3.3.            L’agritourisme à Vallue
C’est un tourisme expérientiel lié à l’agriculture, de proximité et écologique, qui voyage de la perspective du producteur (tourisme au jardin) à celle du touriste (tourisme hors jardin).  L’axe agricole est d’abord une quête et la promotion de réponse alternative ou innovante, plus productive et plus rentable que les jardins traditionnels, en même temps accessible aux paysans.  L’axe touristique est une mise en valeur ajoutée des activités agricoles, en termes de découverte des savoir-faire agricoles du territoire, et par extension des paysages, des pratiques sociales et des spécialités culinaires découlant de l'agriculture.

3.3.a. Les acteurs
Il existe pour le moment à Vallue 3 entreprises offrant des services agritouristiques.  Il s’agit :
·        du Musée Végétal de Zamor, créé en 2012 par Faniel Laurent (un modèle qui lui rapporte à l’année au moins US$ 1250.00/an sur ¾ de carreau de terre, la part touristique étant de 35 %),
·        de La Sève Jardin, mise en place en 2018 par Jean Lindor Laviolette (un modèle qui lui rapporte à l’année au moins US$ 1000.00/an sur ¾ de carreau de terre),
·        du Jardin Labo Solivermont lancé aussi en 2018 par l’Hôtel Villa Ban-Yen, afin de mieux s’impliquer dans cette branche du tourisme qu’il cherche également à structurer et à dynamiser(un modèle qui est à son début sur 1.5 carreau de terre et qui a une triple vocation : l’expérimentation axée sur l’innovation, la formation pour le transfert aux jeunes de nouveaux savoirs et savoir-faire dans le but de multiplier les sites d’accueil, et l’agritourisme à travers Ayitea Garden & Wellness Guesthouse).

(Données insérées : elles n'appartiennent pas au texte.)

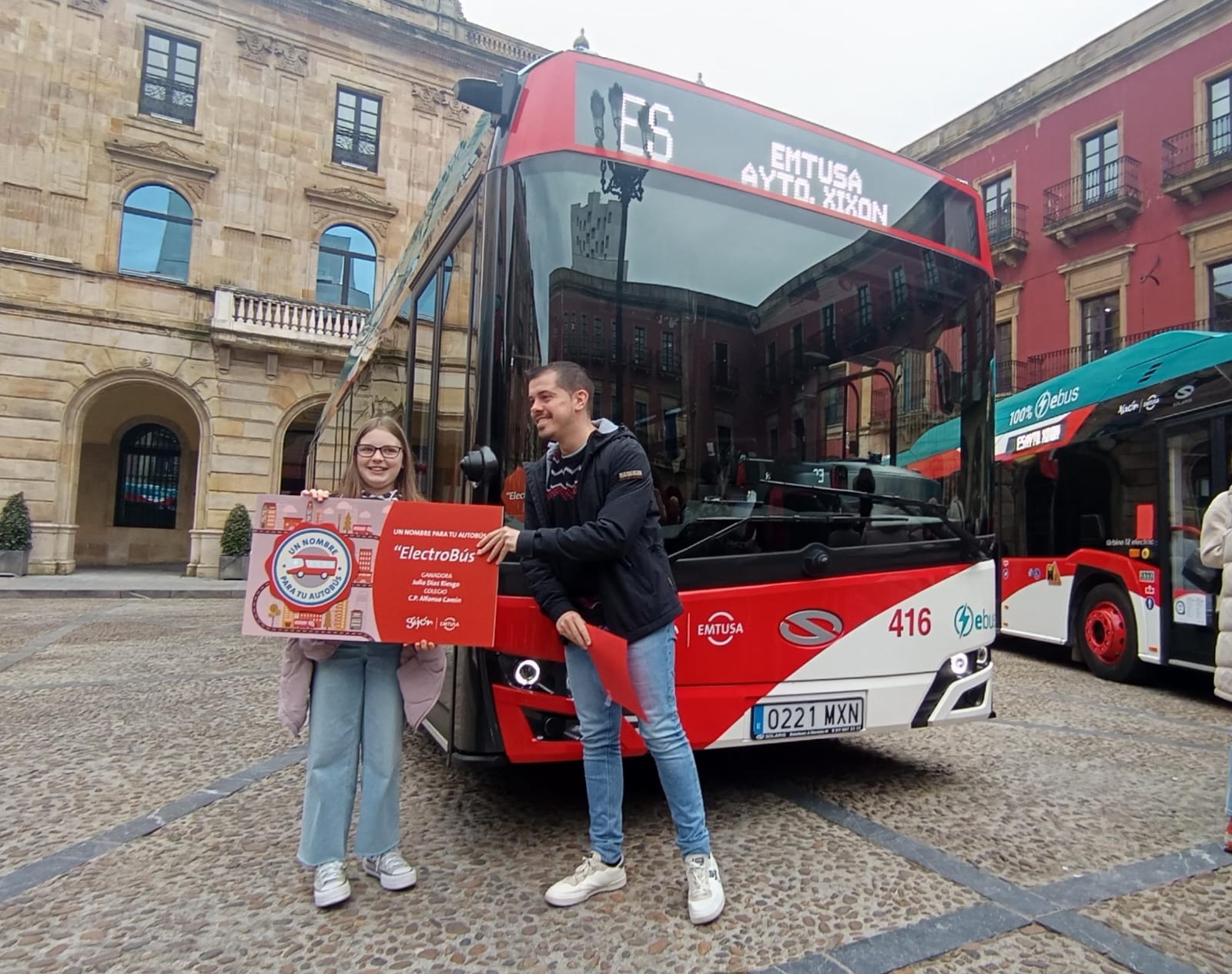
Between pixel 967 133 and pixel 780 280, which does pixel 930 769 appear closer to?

3.3.b. Le produit agritouristique
A Vallue, le tourisme au jardin permet au voyageur de découvrir, de vivre la passion du métier, de s’informer sur les plantes, sur les techniques de production, sur la vision et l’intérêt de ces activités pour la communauté en général et les jeunes en particulier.  C’est aussi l’occasion de découvrir de nouvelles saveurs, grâce à la dégustation de certains produits et à la possibilité d’en acheter pour consommation sur place ou pour aller à la maison.  L’agritourisme se vit sur le site d’accueil par des activités de bien-être, telles que : yoga, méditation, bain de feuilles, massage créole, animation, table banyen au jardin, de la fourche à la fourchette, etc.  L’offre inclut également l’accueil scolaire avec participation directe dans des activités éducatives ou pédagogiques (de type ethnobotanique, de compostage, de pépinière, de reproduction par bouturage, marcottage et greffage).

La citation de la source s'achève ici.